The EU AI Act requires deployers to have visibility into how AI systems operate and what data they process. Australia's Privacy Act reforms are increasing obligations around data handling. And ISO 42001 expects organisations to demonstrate active governance over AI use.
Beyond compliance, there's a practical business risk. Client contracts increasingly include clauses about how their data is handled. If a client discovers their confidential information was pasted into a consumer AI tool by your team, that's not just a policy violation. It's a relationship problem.
Catching it at the right point
Effective AI data protection needs to work where the data actually moves: in the browser, at the moment of the prompt.
Network-level blocking is too blunt. Banning AI tools entirely pushes usage underground onto personal devices where you have zero visibility. And it costs you the genuine productivity benefits that AI tools provide.
The better approach is detection and intervention at the prompt level. When someone is about to paste sensitive content into an AI tool, they see a warning. They can choose to redact the sensitive parts, edit their prompt, or proceed with a documented justification. The data stays protected, but the workflow doesn't stop.
This works because most AI data leakage isn't intentional. People aren't trying to exfiltrate data. They just don't think about what's in their clipboard when they paste. A prompt-level intervention gives them a moment to think about it.
What good looks like
Organisations handling AI data protection well share a few common traits.
They know what's happening. They have visibility into which AI tools their team uses, how often, and what categories of data are being shared. Not guesses. Actual data.
They catch sensitive content before it leaves. Pattern detection at the browser level identifies things like credit card numbers, API keys, client names, and code with credentials. The user gets a warning before the data goes anywhere.
They keep records. When someone overrides a warning, that decision is logged. When an intervention prevents a data exposure, that's recorded too. This creates the audit trail that regulators and clients expect.
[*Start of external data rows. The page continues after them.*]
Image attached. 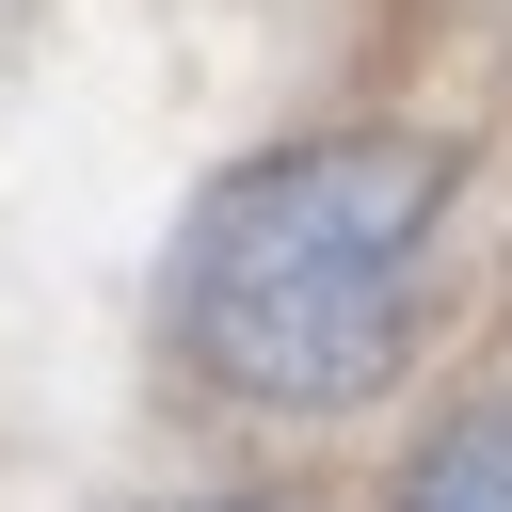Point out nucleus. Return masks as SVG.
<instances>
[{"label": "nucleus", "mask_w": 512, "mask_h": 512, "mask_svg": "<svg viewBox=\"0 0 512 512\" xmlns=\"http://www.w3.org/2000/svg\"><path fill=\"white\" fill-rule=\"evenodd\" d=\"M432 224H448V144H416V128H352V144H288L256 176H224L192 256H176L192 368L272 400V416L384 400L400 352H416Z\"/></svg>", "instance_id": "nucleus-1"}, {"label": "nucleus", "mask_w": 512, "mask_h": 512, "mask_svg": "<svg viewBox=\"0 0 512 512\" xmlns=\"http://www.w3.org/2000/svg\"><path fill=\"white\" fill-rule=\"evenodd\" d=\"M400 512H512V416H464V432L400 480Z\"/></svg>", "instance_id": "nucleus-2"}, {"label": "nucleus", "mask_w": 512, "mask_h": 512, "mask_svg": "<svg viewBox=\"0 0 512 512\" xmlns=\"http://www.w3.org/2000/svg\"><path fill=\"white\" fill-rule=\"evenodd\" d=\"M192 512H272V496H192Z\"/></svg>", "instance_id": "nucleus-3"}]
</instances>
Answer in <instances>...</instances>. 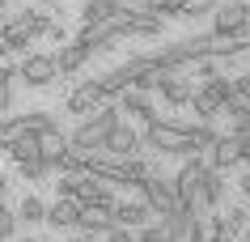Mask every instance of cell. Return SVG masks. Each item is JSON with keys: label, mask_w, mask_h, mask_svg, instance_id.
<instances>
[{"label": "cell", "mask_w": 250, "mask_h": 242, "mask_svg": "<svg viewBox=\"0 0 250 242\" xmlns=\"http://www.w3.org/2000/svg\"><path fill=\"white\" fill-rule=\"evenodd\" d=\"M216 140V128L212 123H178V119H153L145 123V136H140V145H148L153 153H166V157H191V153H204V149Z\"/></svg>", "instance_id": "1"}, {"label": "cell", "mask_w": 250, "mask_h": 242, "mask_svg": "<svg viewBox=\"0 0 250 242\" xmlns=\"http://www.w3.org/2000/svg\"><path fill=\"white\" fill-rule=\"evenodd\" d=\"M17 77L26 81L30 89H42V85H51V81L60 77V68H55V55H47V51H30V55H21V64H17Z\"/></svg>", "instance_id": "2"}, {"label": "cell", "mask_w": 250, "mask_h": 242, "mask_svg": "<svg viewBox=\"0 0 250 242\" xmlns=\"http://www.w3.org/2000/svg\"><path fill=\"white\" fill-rule=\"evenodd\" d=\"M204 166H208V161L199 157V153H191V161L174 175V196H178V204L191 208V213L199 208V175H204Z\"/></svg>", "instance_id": "3"}, {"label": "cell", "mask_w": 250, "mask_h": 242, "mask_svg": "<svg viewBox=\"0 0 250 242\" xmlns=\"http://www.w3.org/2000/svg\"><path fill=\"white\" fill-rule=\"evenodd\" d=\"M140 200L153 208V217H166V213H174V208H183L178 196H174V183H166V178H157V175H148L145 183H140Z\"/></svg>", "instance_id": "4"}, {"label": "cell", "mask_w": 250, "mask_h": 242, "mask_svg": "<svg viewBox=\"0 0 250 242\" xmlns=\"http://www.w3.org/2000/svg\"><path fill=\"white\" fill-rule=\"evenodd\" d=\"M153 221V208H148L145 200H140V187H136L132 200H115V208H110V225H123V229H140Z\"/></svg>", "instance_id": "5"}, {"label": "cell", "mask_w": 250, "mask_h": 242, "mask_svg": "<svg viewBox=\"0 0 250 242\" xmlns=\"http://www.w3.org/2000/svg\"><path fill=\"white\" fill-rule=\"evenodd\" d=\"M237 161H242V136L237 132H216V140L208 145V166L229 170V166H237Z\"/></svg>", "instance_id": "6"}, {"label": "cell", "mask_w": 250, "mask_h": 242, "mask_svg": "<svg viewBox=\"0 0 250 242\" xmlns=\"http://www.w3.org/2000/svg\"><path fill=\"white\" fill-rule=\"evenodd\" d=\"M102 153H106V157H132V153H140V132H136V128H127V123L119 119L115 128L106 132Z\"/></svg>", "instance_id": "7"}, {"label": "cell", "mask_w": 250, "mask_h": 242, "mask_svg": "<svg viewBox=\"0 0 250 242\" xmlns=\"http://www.w3.org/2000/svg\"><path fill=\"white\" fill-rule=\"evenodd\" d=\"M246 22V4L242 0H225V4H212V30L216 34H237Z\"/></svg>", "instance_id": "8"}, {"label": "cell", "mask_w": 250, "mask_h": 242, "mask_svg": "<svg viewBox=\"0 0 250 242\" xmlns=\"http://www.w3.org/2000/svg\"><path fill=\"white\" fill-rule=\"evenodd\" d=\"M77 225L93 238H102L106 229H110V208L106 204H77Z\"/></svg>", "instance_id": "9"}, {"label": "cell", "mask_w": 250, "mask_h": 242, "mask_svg": "<svg viewBox=\"0 0 250 242\" xmlns=\"http://www.w3.org/2000/svg\"><path fill=\"white\" fill-rule=\"evenodd\" d=\"M221 200H225V170L204 166V175H199V204L204 208H216Z\"/></svg>", "instance_id": "10"}, {"label": "cell", "mask_w": 250, "mask_h": 242, "mask_svg": "<svg viewBox=\"0 0 250 242\" xmlns=\"http://www.w3.org/2000/svg\"><path fill=\"white\" fill-rule=\"evenodd\" d=\"M4 153H9V157H13L17 166H21V161H42V157H39V132L21 128V132L13 136V145L4 149Z\"/></svg>", "instance_id": "11"}, {"label": "cell", "mask_w": 250, "mask_h": 242, "mask_svg": "<svg viewBox=\"0 0 250 242\" xmlns=\"http://www.w3.org/2000/svg\"><path fill=\"white\" fill-rule=\"evenodd\" d=\"M102 102L106 98H102V89H98V81H85L77 94L68 98V110H72V115H89V110H98Z\"/></svg>", "instance_id": "12"}, {"label": "cell", "mask_w": 250, "mask_h": 242, "mask_svg": "<svg viewBox=\"0 0 250 242\" xmlns=\"http://www.w3.org/2000/svg\"><path fill=\"white\" fill-rule=\"evenodd\" d=\"M42 221H47L51 229H72V225H77V200H68V196H60V200H55L51 208L42 213Z\"/></svg>", "instance_id": "13"}, {"label": "cell", "mask_w": 250, "mask_h": 242, "mask_svg": "<svg viewBox=\"0 0 250 242\" xmlns=\"http://www.w3.org/2000/svg\"><path fill=\"white\" fill-rule=\"evenodd\" d=\"M89 149H77V145H64V153L55 157L51 170H60V175H85V166H89Z\"/></svg>", "instance_id": "14"}, {"label": "cell", "mask_w": 250, "mask_h": 242, "mask_svg": "<svg viewBox=\"0 0 250 242\" xmlns=\"http://www.w3.org/2000/svg\"><path fill=\"white\" fill-rule=\"evenodd\" d=\"M64 145H68V136L60 132V128H47V132H39V157H42V166H47V170H51L55 157L64 153Z\"/></svg>", "instance_id": "15"}, {"label": "cell", "mask_w": 250, "mask_h": 242, "mask_svg": "<svg viewBox=\"0 0 250 242\" xmlns=\"http://www.w3.org/2000/svg\"><path fill=\"white\" fill-rule=\"evenodd\" d=\"M89 60V51L81 47V43H60V51H55V68L60 72H81Z\"/></svg>", "instance_id": "16"}, {"label": "cell", "mask_w": 250, "mask_h": 242, "mask_svg": "<svg viewBox=\"0 0 250 242\" xmlns=\"http://www.w3.org/2000/svg\"><path fill=\"white\" fill-rule=\"evenodd\" d=\"M13 22H17L21 30H26V39H30V43L39 39V34H47V30H51V17H47V13H39V9H26V13H17Z\"/></svg>", "instance_id": "17"}, {"label": "cell", "mask_w": 250, "mask_h": 242, "mask_svg": "<svg viewBox=\"0 0 250 242\" xmlns=\"http://www.w3.org/2000/svg\"><path fill=\"white\" fill-rule=\"evenodd\" d=\"M123 9V0H85L81 4V22H106Z\"/></svg>", "instance_id": "18"}, {"label": "cell", "mask_w": 250, "mask_h": 242, "mask_svg": "<svg viewBox=\"0 0 250 242\" xmlns=\"http://www.w3.org/2000/svg\"><path fill=\"white\" fill-rule=\"evenodd\" d=\"M13 77H17L13 64H0V115L13 107Z\"/></svg>", "instance_id": "19"}, {"label": "cell", "mask_w": 250, "mask_h": 242, "mask_svg": "<svg viewBox=\"0 0 250 242\" xmlns=\"http://www.w3.org/2000/svg\"><path fill=\"white\" fill-rule=\"evenodd\" d=\"M140 9H148L166 22V17H183V0H140Z\"/></svg>", "instance_id": "20"}, {"label": "cell", "mask_w": 250, "mask_h": 242, "mask_svg": "<svg viewBox=\"0 0 250 242\" xmlns=\"http://www.w3.org/2000/svg\"><path fill=\"white\" fill-rule=\"evenodd\" d=\"M42 213H47V204H42L39 196H26V200H21V208H17V217H21L26 225H39Z\"/></svg>", "instance_id": "21"}, {"label": "cell", "mask_w": 250, "mask_h": 242, "mask_svg": "<svg viewBox=\"0 0 250 242\" xmlns=\"http://www.w3.org/2000/svg\"><path fill=\"white\" fill-rule=\"evenodd\" d=\"M17 123H21V128H30V132H47V128H55V119L47 115V110H30V115H17Z\"/></svg>", "instance_id": "22"}, {"label": "cell", "mask_w": 250, "mask_h": 242, "mask_svg": "<svg viewBox=\"0 0 250 242\" xmlns=\"http://www.w3.org/2000/svg\"><path fill=\"white\" fill-rule=\"evenodd\" d=\"M229 94H233L237 102H250V72H237V77H229Z\"/></svg>", "instance_id": "23"}, {"label": "cell", "mask_w": 250, "mask_h": 242, "mask_svg": "<svg viewBox=\"0 0 250 242\" xmlns=\"http://www.w3.org/2000/svg\"><path fill=\"white\" fill-rule=\"evenodd\" d=\"M17 132H21V123H17V119H4V115H0V149L13 145V136H17Z\"/></svg>", "instance_id": "24"}, {"label": "cell", "mask_w": 250, "mask_h": 242, "mask_svg": "<svg viewBox=\"0 0 250 242\" xmlns=\"http://www.w3.org/2000/svg\"><path fill=\"white\" fill-rule=\"evenodd\" d=\"M13 229H17V213H9V208H4V200H0V242L13 238Z\"/></svg>", "instance_id": "25"}, {"label": "cell", "mask_w": 250, "mask_h": 242, "mask_svg": "<svg viewBox=\"0 0 250 242\" xmlns=\"http://www.w3.org/2000/svg\"><path fill=\"white\" fill-rule=\"evenodd\" d=\"M17 170H21V175H26L30 183H39V178L47 175V166H42V161H21V166H17Z\"/></svg>", "instance_id": "26"}, {"label": "cell", "mask_w": 250, "mask_h": 242, "mask_svg": "<svg viewBox=\"0 0 250 242\" xmlns=\"http://www.w3.org/2000/svg\"><path fill=\"white\" fill-rule=\"evenodd\" d=\"M4 196H9V178L0 175V200H4Z\"/></svg>", "instance_id": "27"}, {"label": "cell", "mask_w": 250, "mask_h": 242, "mask_svg": "<svg viewBox=\"0 0 250 242\" xmlns=\"http://www.w3.org/2000/svg\"><path fill=\"white\" fill-rule=\"evenodd\" d=\"M4 17H9V0H0V22H4Z\"/></svg>", "instance_id": "28"}, {"label": "cell", "mask_w": 250, "mask_h": 242, "mask_svg": "<svg viewBox=\"0 0 250 242\" xmlns=\"http://www.w3.org/2000/svg\"><path fill=\"white\" fill-rule=\"evenodd\" d=\"M77 242H93V234H85V238H77Z\"/></svg>", "instance_id": "29"}, {"label": "cell", "mask_w": 250, "mask_h": 242, "mask_svg": "<svg viewBox=\"0 0 250 242\" xmlns=\"http://www.w3.org/2000/svg\"><path fill=\"white\" fill-rule=\"evenodd\" d=\"M246 22H250V0H246Z\"/></svg>", "instance_id": "30"}, {"label": "cell", "mask_w": 250, "mask_h": 242, "mask_svg": "<svg viewBox=\"0 0 250 242\" xmlns=\"http://www.w3.org/2000/svg\"><path fill=\"white\" fill-rule=\"evenodd\" d=\"M26 242H39V238H26Z\"/></svg>", "instance_id": "31"}, {"label": "cell", "mask_w": 250, "mask_h": 242, "mask_svg": "<svg viewBox=\"0 0 250 242\" xmlns=\"http://www.w3.org/2000/svg\"><path fill=\"white\" fill-rule=\"evenodd\" d=\"M42 4H51V0H42Z\"/></svg>", "instance_id": "32"}, {"label": "cell", "mask_w": 250, "mask_h": 242, "mask_svg": "<svg viewBox=\"0 0 250 242\" xmlns=\"http://www.w3.org/2000/svg\"><path fill=\"white\" fill-rule=\"evenodd\" d=\"M4 242H13V238H4Z\"/></svg>", "instance_id": "33"}]
</instances>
And they do it without slowing people down. The goal isn't to make AI harder to use. It's to make it safer. Teams that feel monitored and restricted will find workarounds. Teams that feel supported will follow the process.
Start with what you can see
You can't protect data you don't know is leaving. The first step isn't buying tools or writing policies. It's getting visibility into what's actually happening right now.
How many AI prompts does your team send per week? What percentage contain sensitive data? Which tools are they using? Are they on enterprise accounts or free tiers?
Once you can answer those questions, everything else gets easier. Policies become evidence-based instead of guesswork. Training targets the actual risks instead of generic warnings. And you can demonstrate to clients, auditors, and regulators that you take data protection seriously.
AI data leakage isn't a future problem. It's happening in your organisation right now. The only question is whether you can see it.